Hitting Home: A Third-Year Medical Student’s Patient Encounter

While downing the last drops of a stale coffee, another stack of papers plopped onto my now overflowing desk. I briefly gazed down at the note from the emergency department, “few days of visually disturbing thoughts and paranoia.” Tossing the empty Styrofoam cup, I headed to meet the patient, “Miss A.” Given her description as a “previously psychotic and combative meth addict,” I was surprised when a timid, young woman rose from her chair. Together we walked, and I further observed the stooped posture, downcast gaze, and unkempt hair she bore. We began to talk, and although she was initially guarded, my in-depth knowledge of the shelter she was staying at and specific details of the recovery process helped her to open up and allow me into her world.

“At 5, my step-father molested me,” she began.

I nodded reassuringly.

“My foster siblings and mother’s string of boyfriends did the same.”

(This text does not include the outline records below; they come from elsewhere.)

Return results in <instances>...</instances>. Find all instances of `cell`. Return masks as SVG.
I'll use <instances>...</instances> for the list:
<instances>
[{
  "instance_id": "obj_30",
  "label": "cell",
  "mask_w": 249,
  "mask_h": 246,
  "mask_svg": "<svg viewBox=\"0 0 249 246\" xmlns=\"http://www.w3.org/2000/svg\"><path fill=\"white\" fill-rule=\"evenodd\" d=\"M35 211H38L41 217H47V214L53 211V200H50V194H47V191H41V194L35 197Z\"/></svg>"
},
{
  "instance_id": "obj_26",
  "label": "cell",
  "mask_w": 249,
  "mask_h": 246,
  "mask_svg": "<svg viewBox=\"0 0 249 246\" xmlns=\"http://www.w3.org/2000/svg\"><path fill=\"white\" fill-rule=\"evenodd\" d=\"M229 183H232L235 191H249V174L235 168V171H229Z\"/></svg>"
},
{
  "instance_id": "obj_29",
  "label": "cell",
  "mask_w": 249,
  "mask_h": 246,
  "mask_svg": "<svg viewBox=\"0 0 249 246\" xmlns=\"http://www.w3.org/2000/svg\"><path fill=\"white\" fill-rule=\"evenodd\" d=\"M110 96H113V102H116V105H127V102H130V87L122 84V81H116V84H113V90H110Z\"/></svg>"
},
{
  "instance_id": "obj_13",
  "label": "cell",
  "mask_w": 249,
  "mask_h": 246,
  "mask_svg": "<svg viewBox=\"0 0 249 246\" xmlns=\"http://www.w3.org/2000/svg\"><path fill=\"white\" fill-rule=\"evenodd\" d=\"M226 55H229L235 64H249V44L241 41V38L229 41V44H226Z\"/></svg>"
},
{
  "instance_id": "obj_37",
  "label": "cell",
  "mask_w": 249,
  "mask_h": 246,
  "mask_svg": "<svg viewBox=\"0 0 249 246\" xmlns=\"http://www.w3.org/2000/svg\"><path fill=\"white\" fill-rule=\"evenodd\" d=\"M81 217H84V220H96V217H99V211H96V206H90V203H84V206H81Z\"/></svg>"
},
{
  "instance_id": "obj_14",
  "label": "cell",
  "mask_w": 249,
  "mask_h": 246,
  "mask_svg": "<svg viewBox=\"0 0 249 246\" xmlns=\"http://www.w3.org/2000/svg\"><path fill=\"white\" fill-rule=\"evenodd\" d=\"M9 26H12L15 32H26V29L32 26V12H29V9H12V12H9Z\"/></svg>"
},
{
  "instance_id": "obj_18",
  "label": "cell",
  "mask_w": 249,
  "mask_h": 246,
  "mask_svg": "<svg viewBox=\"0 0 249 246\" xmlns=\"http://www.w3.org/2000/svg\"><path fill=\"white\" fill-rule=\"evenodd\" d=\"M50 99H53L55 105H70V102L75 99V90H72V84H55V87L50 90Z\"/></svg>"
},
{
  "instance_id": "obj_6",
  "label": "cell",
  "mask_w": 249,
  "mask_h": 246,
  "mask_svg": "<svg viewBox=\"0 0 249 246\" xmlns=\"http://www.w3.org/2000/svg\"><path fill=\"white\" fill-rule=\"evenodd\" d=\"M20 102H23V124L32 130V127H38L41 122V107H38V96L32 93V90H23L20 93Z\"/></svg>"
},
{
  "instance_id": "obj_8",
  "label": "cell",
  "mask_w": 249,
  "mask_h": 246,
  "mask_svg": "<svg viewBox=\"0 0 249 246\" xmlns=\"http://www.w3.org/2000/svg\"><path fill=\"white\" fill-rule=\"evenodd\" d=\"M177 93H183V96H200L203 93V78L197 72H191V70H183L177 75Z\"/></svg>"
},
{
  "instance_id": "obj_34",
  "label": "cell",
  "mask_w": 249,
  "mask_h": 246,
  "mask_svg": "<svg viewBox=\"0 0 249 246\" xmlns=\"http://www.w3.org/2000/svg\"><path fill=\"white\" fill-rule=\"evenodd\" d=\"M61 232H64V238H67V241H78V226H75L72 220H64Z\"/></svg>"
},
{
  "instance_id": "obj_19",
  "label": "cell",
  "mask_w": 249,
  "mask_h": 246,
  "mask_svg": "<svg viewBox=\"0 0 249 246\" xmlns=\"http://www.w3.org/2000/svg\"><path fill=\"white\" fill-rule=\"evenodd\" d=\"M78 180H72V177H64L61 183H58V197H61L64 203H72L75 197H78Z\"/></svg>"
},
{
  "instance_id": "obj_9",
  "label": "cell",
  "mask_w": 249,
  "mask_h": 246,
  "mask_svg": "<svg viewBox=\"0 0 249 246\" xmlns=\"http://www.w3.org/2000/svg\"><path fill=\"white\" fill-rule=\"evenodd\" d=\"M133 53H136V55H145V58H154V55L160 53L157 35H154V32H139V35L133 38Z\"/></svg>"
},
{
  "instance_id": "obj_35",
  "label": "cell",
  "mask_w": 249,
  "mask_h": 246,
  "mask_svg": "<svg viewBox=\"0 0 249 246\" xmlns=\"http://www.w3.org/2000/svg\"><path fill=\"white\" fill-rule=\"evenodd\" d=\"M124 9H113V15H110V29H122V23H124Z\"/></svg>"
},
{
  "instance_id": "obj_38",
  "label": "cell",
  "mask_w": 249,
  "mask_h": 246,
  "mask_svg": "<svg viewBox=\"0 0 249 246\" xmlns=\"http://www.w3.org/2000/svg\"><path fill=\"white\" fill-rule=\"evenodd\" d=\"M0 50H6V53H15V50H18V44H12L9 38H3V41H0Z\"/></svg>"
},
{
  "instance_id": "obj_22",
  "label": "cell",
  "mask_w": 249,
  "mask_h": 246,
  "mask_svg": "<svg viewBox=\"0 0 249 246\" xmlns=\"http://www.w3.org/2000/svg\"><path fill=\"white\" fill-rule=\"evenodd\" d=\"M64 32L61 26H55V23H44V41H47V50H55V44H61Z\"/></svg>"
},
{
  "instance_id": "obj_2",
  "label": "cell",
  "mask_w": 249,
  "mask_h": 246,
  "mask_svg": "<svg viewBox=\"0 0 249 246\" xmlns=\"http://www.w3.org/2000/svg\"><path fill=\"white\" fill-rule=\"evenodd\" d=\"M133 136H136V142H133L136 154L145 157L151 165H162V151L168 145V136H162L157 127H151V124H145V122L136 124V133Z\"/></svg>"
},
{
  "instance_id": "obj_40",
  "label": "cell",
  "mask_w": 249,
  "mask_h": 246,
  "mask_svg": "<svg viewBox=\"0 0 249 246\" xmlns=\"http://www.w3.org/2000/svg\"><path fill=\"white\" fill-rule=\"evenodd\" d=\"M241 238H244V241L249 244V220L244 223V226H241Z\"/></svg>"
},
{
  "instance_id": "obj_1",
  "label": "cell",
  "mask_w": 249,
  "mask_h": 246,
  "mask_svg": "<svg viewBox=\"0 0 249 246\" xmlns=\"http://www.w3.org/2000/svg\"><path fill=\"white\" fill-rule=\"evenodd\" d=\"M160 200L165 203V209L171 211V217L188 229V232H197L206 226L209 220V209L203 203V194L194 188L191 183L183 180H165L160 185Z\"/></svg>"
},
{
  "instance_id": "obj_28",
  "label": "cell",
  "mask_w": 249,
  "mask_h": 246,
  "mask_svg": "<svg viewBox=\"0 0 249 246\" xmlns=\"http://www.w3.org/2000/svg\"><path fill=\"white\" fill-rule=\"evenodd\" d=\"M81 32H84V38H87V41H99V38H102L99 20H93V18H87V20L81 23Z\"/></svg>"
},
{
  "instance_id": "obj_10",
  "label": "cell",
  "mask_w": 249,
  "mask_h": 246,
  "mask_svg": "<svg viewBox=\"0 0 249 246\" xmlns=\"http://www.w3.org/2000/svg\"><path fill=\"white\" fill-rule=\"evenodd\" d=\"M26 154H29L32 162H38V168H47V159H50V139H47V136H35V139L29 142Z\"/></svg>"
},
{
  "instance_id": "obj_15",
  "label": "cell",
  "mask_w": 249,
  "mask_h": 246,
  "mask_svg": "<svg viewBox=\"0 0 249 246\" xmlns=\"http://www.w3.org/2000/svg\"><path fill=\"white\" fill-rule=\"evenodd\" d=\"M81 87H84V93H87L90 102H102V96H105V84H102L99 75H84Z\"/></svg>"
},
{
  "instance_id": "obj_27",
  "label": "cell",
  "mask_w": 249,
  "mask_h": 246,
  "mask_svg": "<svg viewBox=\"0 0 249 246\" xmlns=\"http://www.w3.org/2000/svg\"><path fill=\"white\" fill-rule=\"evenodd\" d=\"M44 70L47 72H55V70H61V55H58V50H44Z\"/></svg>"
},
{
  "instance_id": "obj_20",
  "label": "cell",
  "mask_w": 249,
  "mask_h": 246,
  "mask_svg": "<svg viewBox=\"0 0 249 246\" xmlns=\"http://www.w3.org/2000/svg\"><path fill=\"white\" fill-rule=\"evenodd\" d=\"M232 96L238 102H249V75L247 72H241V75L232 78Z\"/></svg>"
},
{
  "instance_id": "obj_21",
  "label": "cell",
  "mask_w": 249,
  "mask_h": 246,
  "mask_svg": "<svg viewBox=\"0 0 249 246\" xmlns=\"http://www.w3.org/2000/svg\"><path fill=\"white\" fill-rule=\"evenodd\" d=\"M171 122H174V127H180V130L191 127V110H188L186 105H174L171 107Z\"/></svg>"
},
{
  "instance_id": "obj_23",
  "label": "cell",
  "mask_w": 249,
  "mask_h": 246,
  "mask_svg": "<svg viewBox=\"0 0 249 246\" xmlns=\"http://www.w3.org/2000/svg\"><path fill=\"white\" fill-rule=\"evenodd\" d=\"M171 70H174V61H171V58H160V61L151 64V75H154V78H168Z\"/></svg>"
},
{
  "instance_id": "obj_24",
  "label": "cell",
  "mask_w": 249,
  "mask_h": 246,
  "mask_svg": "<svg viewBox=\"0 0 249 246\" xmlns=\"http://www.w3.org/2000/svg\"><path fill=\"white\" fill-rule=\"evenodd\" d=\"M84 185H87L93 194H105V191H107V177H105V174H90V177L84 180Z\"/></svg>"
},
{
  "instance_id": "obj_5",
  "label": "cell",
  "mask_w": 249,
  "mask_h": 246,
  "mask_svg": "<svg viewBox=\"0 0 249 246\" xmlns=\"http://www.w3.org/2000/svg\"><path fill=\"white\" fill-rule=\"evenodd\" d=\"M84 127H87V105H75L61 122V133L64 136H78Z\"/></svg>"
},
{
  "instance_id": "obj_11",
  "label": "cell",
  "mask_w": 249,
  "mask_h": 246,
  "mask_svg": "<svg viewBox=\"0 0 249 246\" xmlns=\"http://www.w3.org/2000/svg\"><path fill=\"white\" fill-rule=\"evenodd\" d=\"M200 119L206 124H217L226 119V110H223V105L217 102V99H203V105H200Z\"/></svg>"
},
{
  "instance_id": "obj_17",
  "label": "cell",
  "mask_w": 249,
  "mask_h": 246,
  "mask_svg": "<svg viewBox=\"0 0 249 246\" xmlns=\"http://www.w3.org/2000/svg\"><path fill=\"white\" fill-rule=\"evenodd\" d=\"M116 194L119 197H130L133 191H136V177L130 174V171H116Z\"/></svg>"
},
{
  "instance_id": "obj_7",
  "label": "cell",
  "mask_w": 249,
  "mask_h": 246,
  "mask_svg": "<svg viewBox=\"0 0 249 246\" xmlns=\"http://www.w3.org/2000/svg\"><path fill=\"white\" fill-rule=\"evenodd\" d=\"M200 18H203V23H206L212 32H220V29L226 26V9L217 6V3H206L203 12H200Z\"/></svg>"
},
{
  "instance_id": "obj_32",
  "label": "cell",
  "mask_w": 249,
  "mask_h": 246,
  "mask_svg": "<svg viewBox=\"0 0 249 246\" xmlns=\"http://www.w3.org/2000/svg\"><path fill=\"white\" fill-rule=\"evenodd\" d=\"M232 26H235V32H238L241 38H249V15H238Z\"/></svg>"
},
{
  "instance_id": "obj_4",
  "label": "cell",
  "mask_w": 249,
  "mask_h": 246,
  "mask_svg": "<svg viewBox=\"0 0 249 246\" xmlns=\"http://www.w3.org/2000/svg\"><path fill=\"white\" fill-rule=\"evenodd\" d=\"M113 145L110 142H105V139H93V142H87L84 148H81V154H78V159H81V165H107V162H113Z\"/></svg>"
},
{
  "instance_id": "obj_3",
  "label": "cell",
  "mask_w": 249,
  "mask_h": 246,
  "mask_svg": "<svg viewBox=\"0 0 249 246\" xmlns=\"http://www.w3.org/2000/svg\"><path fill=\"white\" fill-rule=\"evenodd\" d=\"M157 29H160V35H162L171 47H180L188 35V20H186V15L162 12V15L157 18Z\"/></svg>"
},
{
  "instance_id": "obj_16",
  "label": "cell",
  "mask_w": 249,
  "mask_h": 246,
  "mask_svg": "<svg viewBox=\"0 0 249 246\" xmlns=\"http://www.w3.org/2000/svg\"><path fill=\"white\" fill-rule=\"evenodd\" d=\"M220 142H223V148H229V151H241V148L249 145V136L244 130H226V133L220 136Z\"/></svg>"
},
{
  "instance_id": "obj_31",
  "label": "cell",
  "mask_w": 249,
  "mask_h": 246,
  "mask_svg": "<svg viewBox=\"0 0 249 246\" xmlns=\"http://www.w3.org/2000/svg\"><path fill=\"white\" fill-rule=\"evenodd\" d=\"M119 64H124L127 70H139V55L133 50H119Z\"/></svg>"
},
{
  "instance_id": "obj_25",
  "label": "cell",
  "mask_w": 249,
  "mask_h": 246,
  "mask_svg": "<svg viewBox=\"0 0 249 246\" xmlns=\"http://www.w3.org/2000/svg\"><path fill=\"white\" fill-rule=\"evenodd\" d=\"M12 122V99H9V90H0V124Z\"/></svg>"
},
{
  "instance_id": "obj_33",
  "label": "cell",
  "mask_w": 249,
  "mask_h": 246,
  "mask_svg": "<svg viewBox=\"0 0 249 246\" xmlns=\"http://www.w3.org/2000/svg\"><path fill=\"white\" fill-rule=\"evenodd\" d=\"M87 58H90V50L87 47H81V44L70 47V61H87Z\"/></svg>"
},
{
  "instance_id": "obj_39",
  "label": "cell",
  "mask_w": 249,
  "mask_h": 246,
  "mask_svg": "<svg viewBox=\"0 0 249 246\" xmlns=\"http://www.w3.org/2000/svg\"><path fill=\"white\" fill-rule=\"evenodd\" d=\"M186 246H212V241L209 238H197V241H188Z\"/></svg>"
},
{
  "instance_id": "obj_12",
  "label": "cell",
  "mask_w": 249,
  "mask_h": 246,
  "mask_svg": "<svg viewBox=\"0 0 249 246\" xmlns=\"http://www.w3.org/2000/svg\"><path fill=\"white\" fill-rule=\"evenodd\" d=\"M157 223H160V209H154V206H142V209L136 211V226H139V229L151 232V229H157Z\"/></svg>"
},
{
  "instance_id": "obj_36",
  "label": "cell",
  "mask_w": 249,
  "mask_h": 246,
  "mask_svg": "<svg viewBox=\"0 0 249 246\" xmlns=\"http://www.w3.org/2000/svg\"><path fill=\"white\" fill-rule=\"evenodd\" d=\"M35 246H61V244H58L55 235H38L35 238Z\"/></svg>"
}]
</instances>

Emotionless, she continued.

“At 14, I attempted suicide, but they took me to the hospital. At 17, I filed for independence from my mother, met [“Mr. A”], and got pregnant with my son,” therein tying her to a relationship that itself became abusive for 10 years.

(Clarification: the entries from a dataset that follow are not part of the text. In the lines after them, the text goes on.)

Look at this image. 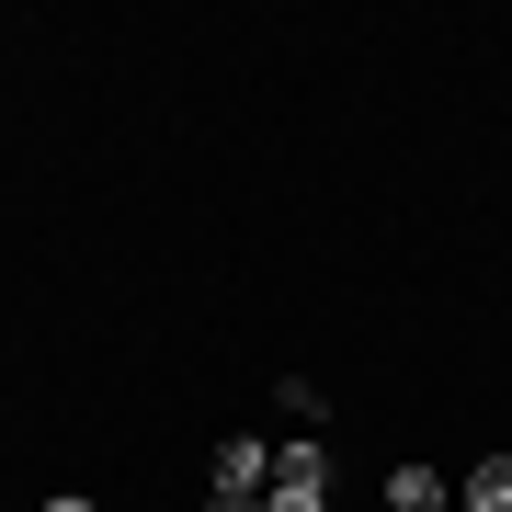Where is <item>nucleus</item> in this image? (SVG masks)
Returning <instances> with one entry per match:
<instances>
[{
	"instance_id": "nucleus-1",
	"label": "nucleus",
	"mask_w": 512,
	"mask_h": 512,
	"mask_svg": "<svg viewBox=\"0 0 512 512\" xmlns=\"http://www.w3.org/2000/svg\"><path fill=\"white\" fill-rule=\"evenodd\" d=\"M262 512H330V467H319V444H285V456H274Z\"/></svg>"
},
{
	"instance_id": "nucleus-2",
	"label": "nucleus",
	"mask_w": 512,
	"mask_h": 512,
	"mask_svg": "<svg viewBox=\"0 0 512 512\" xmlns=\"http://www.w3.org/2000/svg\"><path fill=\"white\" fill-rule=\"evenodd\" d=\"M217 490H274V444L228 433V444H217Z\"/></svg>"
},
{
	"instance_id": "nucleus-3",
	"label": "nucleus",
	"mask_w": 512,
	"mask_h": 512,
	"mask_svg": "<svg viewBox=\"0 0 512 512\" xmlns=\"http://www.w3.org/2000/svg\"><path fill=\"white\" fill-rule=\"evenodd\" d=\"M387 512H444V478L433 467H399V478H387Z\"/></svg>"
},
{
	"instance_id": "nucleus-4",
	"label": "nucleus",
	"mask_w": 512,
	"mask_h": 512,
	"mask_svg": "<svg viewBox=\"0 0 512 512\" xmlns=\"http://www.w3.org/2000/svg\"><path fill=\"white\" fill-rule=\"evenodd\" d=\"M467 512H512V456H490V467L467 478Z\"/></svg>"
},
{
	"instance_id": "nucleus-5",
	"label": "nucleus",
	"mask_w": 512,
	"mask_h": 512,
	"mask_svg": "<svg viewBox=\"0 0 512 512\" xmlns=\"http://www.w3.org/2000/svg\"><path fill=\"white\" fill-rule=\"evenodd\" d=\"M205 512H262V490H217V501H205Z\"/></svg>"
},
{
	"instance_id": "nucleus-6",
	"label": "nucleus",
	"mask_w": 512,
	"mask_h": 512,
	"mask_svg": "<svg viewBox=\"0 0 512 512\" xmlns=\"http://www.w3.org/2000/svg\"><path fill=\"white\" fill-rule=\"evenodd\" d=\"M46 512H103V501H80V490H57V501H46Z\"/></svg>"
}]
</instances>
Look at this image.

“Are you still together?” I probed.

“Split 7 months ago,” Miss A replied, gaze falling to the floor. “I couldn’t handle it.”

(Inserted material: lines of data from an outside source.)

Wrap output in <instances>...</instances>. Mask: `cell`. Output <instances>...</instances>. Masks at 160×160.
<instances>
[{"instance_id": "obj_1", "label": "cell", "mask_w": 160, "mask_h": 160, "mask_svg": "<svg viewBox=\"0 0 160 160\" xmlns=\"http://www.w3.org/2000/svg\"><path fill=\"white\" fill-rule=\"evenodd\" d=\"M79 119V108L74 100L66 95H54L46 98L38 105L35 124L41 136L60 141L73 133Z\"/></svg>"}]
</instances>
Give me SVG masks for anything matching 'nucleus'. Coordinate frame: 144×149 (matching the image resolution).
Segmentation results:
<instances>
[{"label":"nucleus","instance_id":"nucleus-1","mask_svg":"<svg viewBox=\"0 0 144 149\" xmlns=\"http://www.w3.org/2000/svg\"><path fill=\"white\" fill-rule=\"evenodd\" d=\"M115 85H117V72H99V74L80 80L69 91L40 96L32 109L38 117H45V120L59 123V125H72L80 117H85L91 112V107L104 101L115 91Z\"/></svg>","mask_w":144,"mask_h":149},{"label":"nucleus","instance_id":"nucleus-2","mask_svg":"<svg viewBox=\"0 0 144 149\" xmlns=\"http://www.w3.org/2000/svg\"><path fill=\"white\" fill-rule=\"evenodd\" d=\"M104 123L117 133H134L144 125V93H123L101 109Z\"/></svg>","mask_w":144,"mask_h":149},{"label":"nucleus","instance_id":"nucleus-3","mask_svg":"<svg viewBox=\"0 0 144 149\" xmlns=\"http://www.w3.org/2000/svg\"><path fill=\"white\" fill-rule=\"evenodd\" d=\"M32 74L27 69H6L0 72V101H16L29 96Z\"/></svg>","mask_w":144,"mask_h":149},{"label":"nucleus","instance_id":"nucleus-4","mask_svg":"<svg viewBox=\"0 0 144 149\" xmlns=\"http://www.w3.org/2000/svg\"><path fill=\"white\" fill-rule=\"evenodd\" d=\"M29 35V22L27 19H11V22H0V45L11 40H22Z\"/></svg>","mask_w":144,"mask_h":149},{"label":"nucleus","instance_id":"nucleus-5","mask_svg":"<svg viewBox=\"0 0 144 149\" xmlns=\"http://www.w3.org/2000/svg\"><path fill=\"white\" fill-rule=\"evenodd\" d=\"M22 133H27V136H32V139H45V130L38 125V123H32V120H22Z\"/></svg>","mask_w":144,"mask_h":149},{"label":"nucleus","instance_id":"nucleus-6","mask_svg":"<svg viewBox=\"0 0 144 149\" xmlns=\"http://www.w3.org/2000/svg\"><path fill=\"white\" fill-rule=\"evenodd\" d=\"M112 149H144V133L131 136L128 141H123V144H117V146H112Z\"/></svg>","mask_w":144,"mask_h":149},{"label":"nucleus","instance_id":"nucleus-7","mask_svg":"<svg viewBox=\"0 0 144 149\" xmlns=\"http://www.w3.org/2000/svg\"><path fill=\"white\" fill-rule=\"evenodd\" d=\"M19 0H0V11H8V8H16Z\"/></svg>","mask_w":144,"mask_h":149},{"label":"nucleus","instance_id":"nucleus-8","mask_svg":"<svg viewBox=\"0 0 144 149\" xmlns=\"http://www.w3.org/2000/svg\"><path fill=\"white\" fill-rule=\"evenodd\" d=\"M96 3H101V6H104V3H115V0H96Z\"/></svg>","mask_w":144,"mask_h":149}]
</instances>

She admitted, as many without proper psychiatric help do, drugs were her outlet to “kill the pain.” Now in rehab, she is desperately trying to prove herself a worthy mother for her son.

As anyone with intimate knowledge of someone with an addiction can verify, this disease wreaks astonishing havoc on both the individual and those trying to help. Being a witness to the emotional chaos, chemical overdoses, legal issues, and loss of personal stability, one can gain a keen understanding of just how hard recovery is. In meeting and speaking with Miss A, I saw an eerie resemblance of a close relative in her.

Matching age, gender, race, and mental status, my close relative endured a similar journey. After a catastrophic bout with opioids, leaving her jobless and pregnant, she retrospectively describes the experience: “It’s like being stuck in a whirlpool, submerged up to your eyes. All you can do is try to stay alive.” She remains firm that it was the lowest point of her life—total loss of stability, pride, and will to live. My relative vehemently acknowledges that drugs were her method to suppressing a darkness she could not face. In her situation, we were lucky to have the support and opportunities to make sobriety a sustainable reality. For Miss A, whether she believed it in her current state or not, this too could be her future. This was no end, simply a different beginning.

Through life encounters like this, whether we are identifying a learning disorder in a child or turning around the life of someone struggling with addiction, I clearly see my future in this profession as one full of both challenges and hope.

Natalie Spiller is a fourth-year M.B.A./M.D. student at the Louisville School of Medicine, Louisville, K.Y.